For his first problem, however (that
is, the issue of whether he is a sinner or not) it is Jesus who has the
solution. By tradition, there were only
two people who can forgive sins. The
first is the person who has been sinned against. And the second person is God.
Now of course, the paralytic was
indeed a sinner – because all human beings are.
We can’t help it. It’s a natural
consequence of being human beings with free will that, as St Paul taught, ‘all
have sinned and fallen short of the glory of God’. But if we can’t seek forgiveness for our sin
from someone who we have wronged, who else can we turn to? The only answer is God.
The religious teachers standing around
that day knew this. They knew that only
God could forgive this man’s sin – or any
man’s sin, for that matter.
Which is why when Jesus says to the
paralytic ‘your sins are forgiven’, they are utterly gobsmacked. ‘Who is this man who thinks he can forgive
sins? Only God can do that! If this man thinks he is God then he is a
But Jesus knows their thoughts. No doubt he can read it on their faces, let
alone read their minds. So he sets them
a little puzzle to think about. ‘Which
is the easier thing to say – “your sins are forgiven”, or “arise and walk”?’.
Of course, in purely earthly terms,
Jesus is absolutely right. It’s easier
to say ‘your sins are forgiven’ because that’s a purely spiritual
statement. No physical evidence can prove
whether the thing that was spoken has happened.

------------------------------------------------------------------------

▶ _Exercise directions_
Copy the sermon passage word for word, starting at "We can’t help" and ending at "for that matter.". Rely on nothing but the sermon passage.

▶ _Information provided_
------------------------------------------------------------------------

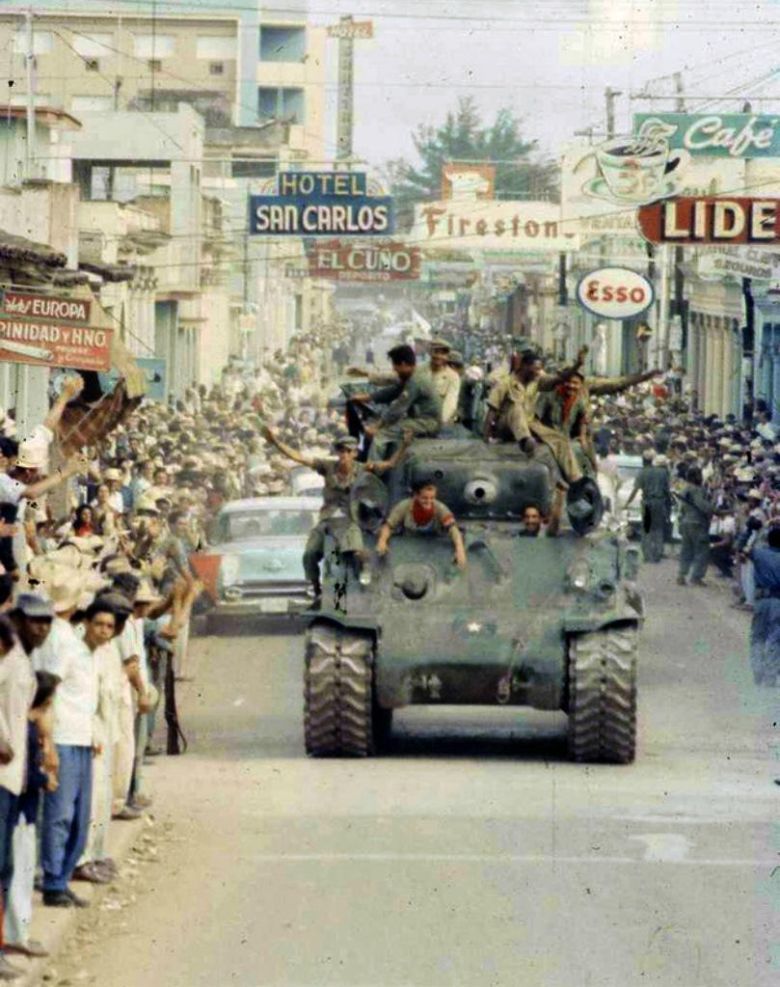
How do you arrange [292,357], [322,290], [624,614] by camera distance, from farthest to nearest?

------------------------------------------------------------------------

▶ _Your solution_
We can’t help it. It’s a natural
consequence of being human beings with free will that, as St Paul taught, ‘all
have sinned and fallen short of the glory of God’. But if we can’t seek forgiveness for our sin
from someone who we have wronged, who else can we turn to? The only answer is God.
The religious teachers standing around
that day knew this. They knew that only
God could forgive this man’s sin – or any
man’s sin, for that matter.